Processes for the co-polymerisation of olefins in the slurry phase
are well known in the art. Such processes can be conducted for
example by introducing the monomer and comonomer into a stirred
tank or continuous loop reactor comprising polyolefin and a
catalyst for the polymerisation. The reactor is typically
controlled to achieve a desired melt index and density for the
polymer at an optimum production and temperature.
Polyethylene slurry polyrnerisation processes typically withdraw
polymer from the polymerisation reactor with significant quantities
of liquid hydrocarbons, and the present invention is therefore
particularly relevant to such processes. The slurry in such
reactors typically comprises the particulate polymer, the
hydrocarbon diluent(s), (co)monomer(s), catalyst, chain terminators
such as hydrogen and other reactor additives. In particular the
slurry will comprise 20-75, preferably 30-70 weight percent based
on the total weight of the slurry of particulate polymer and 80-25,
preferably 70-30 weight percent based on the total weight of the
slurry of suspending medium, where the suspending medium is the sum
of all the fluid components in the reactor and comprises the
diluent, olefin monomer and any additives; the diluent can be an
inert diluent or it can be a reactive diluent such as a liquid
olefin monomer. Where the principal diluent is an inert diluent the
olefin monomer typically comprises 2-20 wt %, more particularly
4-10 wt % of the slurry.
Polymerisation is typically carried out at temperatures in the
range 50-125.degree. C. and at pressures in the range 1-100 bara.
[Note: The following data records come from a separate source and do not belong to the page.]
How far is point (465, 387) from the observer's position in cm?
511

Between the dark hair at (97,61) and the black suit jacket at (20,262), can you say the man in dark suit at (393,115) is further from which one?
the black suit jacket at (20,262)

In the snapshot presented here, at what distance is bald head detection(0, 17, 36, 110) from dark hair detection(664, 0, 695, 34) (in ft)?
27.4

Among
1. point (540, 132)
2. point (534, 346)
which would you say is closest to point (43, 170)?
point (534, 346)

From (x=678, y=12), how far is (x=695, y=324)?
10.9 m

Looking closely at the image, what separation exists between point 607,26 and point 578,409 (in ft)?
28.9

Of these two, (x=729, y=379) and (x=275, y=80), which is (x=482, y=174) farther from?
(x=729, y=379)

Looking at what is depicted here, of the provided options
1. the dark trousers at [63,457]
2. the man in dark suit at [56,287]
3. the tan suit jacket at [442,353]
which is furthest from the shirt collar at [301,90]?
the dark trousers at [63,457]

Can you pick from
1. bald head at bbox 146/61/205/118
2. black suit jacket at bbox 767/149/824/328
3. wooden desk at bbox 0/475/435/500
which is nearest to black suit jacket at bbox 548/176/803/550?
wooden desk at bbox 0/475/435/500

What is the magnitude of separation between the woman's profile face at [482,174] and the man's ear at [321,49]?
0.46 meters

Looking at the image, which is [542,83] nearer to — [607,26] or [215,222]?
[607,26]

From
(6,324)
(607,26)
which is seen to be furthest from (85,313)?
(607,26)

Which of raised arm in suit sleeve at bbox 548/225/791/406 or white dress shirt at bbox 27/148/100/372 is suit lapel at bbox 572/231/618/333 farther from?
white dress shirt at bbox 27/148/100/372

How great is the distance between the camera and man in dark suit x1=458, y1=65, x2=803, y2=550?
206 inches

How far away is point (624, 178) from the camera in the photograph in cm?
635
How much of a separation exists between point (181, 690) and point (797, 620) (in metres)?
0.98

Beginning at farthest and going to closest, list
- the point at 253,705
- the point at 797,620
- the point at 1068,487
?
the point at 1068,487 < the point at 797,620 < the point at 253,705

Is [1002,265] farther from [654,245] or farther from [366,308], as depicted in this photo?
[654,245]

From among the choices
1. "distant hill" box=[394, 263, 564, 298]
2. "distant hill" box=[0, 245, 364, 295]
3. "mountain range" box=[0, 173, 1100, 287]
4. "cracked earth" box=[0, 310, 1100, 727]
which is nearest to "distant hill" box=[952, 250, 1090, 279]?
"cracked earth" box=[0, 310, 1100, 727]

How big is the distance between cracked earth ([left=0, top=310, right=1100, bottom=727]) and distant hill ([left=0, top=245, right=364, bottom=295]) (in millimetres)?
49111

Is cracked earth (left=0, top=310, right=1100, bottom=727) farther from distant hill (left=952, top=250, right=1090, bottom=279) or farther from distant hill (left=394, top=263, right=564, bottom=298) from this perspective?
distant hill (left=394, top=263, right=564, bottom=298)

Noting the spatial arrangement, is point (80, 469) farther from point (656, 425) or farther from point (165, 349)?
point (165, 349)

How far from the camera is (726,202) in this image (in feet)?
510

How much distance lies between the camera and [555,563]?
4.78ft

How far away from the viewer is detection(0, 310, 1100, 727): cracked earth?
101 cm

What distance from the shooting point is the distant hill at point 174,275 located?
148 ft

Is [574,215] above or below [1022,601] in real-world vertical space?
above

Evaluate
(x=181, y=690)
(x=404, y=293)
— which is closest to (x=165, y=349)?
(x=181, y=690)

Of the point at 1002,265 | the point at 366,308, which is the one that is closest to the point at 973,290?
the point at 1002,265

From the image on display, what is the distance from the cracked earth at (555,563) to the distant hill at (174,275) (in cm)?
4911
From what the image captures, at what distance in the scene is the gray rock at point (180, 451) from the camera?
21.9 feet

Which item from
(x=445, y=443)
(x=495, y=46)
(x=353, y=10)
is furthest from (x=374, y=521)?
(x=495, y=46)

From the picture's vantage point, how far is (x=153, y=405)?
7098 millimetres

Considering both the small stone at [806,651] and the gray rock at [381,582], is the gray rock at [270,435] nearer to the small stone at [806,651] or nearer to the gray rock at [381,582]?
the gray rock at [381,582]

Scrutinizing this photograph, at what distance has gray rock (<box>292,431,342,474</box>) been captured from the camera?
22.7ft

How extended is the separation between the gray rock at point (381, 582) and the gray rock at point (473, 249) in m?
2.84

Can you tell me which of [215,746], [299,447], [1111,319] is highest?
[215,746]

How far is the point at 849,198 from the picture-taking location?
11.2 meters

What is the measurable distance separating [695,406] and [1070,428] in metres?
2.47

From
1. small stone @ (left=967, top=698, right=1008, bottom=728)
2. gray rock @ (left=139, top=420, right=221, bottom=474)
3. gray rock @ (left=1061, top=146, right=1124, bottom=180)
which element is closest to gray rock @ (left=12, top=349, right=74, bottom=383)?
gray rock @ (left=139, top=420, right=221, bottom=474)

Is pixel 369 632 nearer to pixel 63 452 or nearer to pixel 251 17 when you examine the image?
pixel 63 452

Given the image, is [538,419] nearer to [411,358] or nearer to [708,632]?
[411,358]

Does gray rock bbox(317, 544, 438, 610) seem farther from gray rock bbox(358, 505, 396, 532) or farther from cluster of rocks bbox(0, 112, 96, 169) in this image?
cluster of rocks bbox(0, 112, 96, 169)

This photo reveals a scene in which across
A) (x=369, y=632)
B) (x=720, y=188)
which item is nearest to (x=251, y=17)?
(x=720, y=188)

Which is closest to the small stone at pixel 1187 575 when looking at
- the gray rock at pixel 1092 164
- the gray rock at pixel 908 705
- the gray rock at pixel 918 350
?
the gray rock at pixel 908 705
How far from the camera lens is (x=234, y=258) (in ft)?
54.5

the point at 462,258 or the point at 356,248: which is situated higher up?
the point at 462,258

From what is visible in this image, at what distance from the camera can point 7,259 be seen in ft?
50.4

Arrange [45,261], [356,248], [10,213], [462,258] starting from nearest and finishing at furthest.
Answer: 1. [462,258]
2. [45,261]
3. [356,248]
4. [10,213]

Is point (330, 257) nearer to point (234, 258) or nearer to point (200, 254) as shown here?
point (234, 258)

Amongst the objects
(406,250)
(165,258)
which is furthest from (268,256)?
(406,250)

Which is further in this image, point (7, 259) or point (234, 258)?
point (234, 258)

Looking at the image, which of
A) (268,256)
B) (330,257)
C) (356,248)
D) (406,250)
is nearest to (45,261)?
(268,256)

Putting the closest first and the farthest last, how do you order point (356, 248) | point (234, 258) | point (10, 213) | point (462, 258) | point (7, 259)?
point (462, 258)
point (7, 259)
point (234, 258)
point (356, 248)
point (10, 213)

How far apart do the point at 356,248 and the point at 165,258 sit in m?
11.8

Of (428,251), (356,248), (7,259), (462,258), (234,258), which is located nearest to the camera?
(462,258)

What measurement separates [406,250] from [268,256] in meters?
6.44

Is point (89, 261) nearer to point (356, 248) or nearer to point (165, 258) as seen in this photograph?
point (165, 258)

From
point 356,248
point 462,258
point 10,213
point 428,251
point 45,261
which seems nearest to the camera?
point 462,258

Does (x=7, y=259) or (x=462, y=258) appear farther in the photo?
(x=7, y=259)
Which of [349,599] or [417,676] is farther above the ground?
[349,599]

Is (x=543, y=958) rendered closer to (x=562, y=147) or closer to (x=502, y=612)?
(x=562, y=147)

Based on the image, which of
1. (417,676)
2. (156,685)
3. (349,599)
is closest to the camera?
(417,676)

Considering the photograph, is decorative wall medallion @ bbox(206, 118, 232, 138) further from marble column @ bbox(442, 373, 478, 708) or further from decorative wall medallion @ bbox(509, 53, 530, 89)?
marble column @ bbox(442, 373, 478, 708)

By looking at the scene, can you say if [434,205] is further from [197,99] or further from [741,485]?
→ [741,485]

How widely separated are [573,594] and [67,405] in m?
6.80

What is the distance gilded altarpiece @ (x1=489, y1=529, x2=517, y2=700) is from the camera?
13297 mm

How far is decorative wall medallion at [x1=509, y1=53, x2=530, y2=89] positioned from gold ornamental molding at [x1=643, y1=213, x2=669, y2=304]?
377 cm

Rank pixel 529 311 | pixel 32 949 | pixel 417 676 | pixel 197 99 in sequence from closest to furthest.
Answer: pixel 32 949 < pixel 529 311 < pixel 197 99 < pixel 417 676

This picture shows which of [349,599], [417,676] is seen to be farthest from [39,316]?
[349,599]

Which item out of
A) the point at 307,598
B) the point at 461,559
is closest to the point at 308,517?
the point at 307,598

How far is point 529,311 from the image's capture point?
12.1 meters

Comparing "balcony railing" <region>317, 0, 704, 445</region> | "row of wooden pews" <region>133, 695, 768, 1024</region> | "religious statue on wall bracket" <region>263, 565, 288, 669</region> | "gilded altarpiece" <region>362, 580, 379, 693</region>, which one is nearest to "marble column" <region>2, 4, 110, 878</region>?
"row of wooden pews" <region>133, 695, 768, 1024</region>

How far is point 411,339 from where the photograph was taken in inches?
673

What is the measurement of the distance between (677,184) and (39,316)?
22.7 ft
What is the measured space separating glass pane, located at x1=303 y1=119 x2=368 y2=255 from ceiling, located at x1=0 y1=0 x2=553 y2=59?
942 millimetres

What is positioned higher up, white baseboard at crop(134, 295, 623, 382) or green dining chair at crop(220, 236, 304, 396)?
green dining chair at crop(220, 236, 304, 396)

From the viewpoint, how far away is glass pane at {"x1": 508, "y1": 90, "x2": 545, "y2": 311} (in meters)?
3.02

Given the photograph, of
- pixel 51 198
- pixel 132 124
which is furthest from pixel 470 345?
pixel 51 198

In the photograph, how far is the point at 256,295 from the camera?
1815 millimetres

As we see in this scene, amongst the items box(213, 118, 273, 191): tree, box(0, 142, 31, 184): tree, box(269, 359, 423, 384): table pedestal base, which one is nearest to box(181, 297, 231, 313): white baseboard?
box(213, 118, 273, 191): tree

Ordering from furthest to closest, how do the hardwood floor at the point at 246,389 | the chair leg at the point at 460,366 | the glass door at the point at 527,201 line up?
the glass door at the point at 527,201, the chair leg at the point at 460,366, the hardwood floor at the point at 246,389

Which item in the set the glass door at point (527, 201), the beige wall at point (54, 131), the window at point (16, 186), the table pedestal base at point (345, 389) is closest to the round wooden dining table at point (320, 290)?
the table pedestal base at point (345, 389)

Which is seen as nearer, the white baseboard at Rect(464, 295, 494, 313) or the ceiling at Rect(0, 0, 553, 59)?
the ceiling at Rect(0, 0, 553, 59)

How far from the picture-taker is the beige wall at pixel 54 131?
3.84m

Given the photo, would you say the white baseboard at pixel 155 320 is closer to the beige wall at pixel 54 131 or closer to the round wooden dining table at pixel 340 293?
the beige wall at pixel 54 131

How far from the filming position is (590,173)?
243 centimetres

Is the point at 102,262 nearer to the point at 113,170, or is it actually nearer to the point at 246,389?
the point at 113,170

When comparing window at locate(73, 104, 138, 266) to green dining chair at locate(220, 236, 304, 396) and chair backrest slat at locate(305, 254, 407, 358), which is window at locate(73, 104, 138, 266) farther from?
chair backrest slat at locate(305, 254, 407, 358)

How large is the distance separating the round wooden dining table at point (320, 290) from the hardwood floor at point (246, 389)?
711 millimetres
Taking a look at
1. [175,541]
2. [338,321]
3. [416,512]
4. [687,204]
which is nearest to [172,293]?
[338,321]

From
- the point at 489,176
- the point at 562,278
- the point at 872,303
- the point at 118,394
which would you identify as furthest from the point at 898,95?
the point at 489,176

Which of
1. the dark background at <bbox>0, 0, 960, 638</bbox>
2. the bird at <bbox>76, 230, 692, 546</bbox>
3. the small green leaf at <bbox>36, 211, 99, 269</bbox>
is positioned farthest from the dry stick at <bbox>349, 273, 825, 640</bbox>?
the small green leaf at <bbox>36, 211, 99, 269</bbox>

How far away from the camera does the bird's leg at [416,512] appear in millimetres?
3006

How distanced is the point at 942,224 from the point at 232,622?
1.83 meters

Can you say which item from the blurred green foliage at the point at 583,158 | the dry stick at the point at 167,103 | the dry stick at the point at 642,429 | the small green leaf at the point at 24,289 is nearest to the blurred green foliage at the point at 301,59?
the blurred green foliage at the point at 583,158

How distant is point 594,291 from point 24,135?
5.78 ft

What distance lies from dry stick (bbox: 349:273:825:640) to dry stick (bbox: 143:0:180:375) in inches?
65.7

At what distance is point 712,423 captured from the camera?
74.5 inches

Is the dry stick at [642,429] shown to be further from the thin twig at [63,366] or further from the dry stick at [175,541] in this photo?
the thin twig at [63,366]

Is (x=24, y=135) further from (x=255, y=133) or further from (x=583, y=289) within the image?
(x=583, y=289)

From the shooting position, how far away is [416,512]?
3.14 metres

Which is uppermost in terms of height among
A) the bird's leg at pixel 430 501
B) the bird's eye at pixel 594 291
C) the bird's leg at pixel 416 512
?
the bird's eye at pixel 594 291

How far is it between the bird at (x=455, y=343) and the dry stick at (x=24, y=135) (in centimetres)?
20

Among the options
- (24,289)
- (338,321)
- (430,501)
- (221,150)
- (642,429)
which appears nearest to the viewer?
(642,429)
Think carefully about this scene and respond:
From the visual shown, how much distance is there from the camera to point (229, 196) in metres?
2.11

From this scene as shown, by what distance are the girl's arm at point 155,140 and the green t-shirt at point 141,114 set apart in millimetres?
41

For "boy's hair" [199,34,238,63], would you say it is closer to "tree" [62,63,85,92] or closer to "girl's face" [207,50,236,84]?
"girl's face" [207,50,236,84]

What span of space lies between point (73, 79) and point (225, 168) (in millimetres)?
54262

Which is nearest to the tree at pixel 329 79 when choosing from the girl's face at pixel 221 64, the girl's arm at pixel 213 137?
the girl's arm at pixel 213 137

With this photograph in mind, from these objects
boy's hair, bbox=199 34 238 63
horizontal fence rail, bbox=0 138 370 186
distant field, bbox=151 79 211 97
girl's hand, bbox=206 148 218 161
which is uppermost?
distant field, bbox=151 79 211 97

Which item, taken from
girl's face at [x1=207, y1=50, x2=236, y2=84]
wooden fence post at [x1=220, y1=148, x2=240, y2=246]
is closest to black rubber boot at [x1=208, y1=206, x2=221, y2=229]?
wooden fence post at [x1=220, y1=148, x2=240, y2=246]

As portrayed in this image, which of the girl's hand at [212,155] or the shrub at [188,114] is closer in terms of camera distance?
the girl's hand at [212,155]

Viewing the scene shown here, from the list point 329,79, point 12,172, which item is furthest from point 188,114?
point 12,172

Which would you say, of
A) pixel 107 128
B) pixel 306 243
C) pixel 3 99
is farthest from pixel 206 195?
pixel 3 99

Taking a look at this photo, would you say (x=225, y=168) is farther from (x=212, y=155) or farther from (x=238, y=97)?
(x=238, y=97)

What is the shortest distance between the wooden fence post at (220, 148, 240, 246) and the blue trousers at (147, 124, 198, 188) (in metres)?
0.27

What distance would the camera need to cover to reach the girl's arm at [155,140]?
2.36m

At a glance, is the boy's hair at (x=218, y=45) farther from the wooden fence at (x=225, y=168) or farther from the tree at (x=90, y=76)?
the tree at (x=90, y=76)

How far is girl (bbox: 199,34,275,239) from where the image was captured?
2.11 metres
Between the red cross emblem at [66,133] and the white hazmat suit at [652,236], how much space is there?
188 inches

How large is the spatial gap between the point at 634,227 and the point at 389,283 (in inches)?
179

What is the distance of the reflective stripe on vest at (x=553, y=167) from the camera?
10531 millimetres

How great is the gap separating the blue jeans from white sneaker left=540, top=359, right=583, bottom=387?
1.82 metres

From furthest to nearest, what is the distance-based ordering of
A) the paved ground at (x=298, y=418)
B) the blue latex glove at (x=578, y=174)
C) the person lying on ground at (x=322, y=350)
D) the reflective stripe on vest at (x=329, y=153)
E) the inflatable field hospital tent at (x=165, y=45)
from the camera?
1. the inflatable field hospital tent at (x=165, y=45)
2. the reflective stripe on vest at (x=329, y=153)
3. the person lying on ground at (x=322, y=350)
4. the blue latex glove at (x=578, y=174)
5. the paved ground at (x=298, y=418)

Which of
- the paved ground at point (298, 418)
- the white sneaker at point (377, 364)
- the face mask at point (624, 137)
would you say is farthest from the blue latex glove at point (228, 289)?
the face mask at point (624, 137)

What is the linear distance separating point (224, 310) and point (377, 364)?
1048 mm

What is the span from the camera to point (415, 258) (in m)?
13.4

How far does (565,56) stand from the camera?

The catalyst used can be any catalyst typically used for olefin
polymerisation such as chromium oxide, Ziegler-Natta or
metallocene-type catalysts. The product slurry comprising polymer
and diluent, and in most cases catalyst, olefin monomer and
comonomer can be discharged intermittently or continuously,
optionally using concentrating devices such as hydrocyclones or
settling legs to minimise the quantity of fluids withdrawn with the
polymer.
This invention is particularly related to polymerisation in a loop
reactor where the slurry is circulated in the reactor typically by
means of a pump or agitator. Liquid full loop reactors are
particularly well known in the art and are described for example in
U.S. Pat. Nos. 3,152,872, 3,242,150 and 4,613,484. The loop reactor
is of a continuous tubular construction comprising at least two,
for example four, vertical sections and at least two, for example
four horizontal sections. The heat of polymerisation is typically
removed using indirect exchange with a cooling medium, preferably
water, in jackets surrounding at least part of the tubular loop
reactor. The volume of the loop reactor can vary but is typically
in the range 20 to 170 m.sup.3.
In commercial plants, the particulate polymer is separated from the
diluent in a manner such that the diluent is not exposed to
contamination so as to permit recycle of the diluent to the
polymerization zone with minimal if any purification. Separating
the particulate polymer produced by the process of the present
invention from the diluent typically can be by any method known in
the art for example it can involve either (i) the use of
discontinuous vertical settling legs such that the flow of slurry
across the opening thereof provides a zone where the polymer
particles can settle to some extent from the diluent or (ii)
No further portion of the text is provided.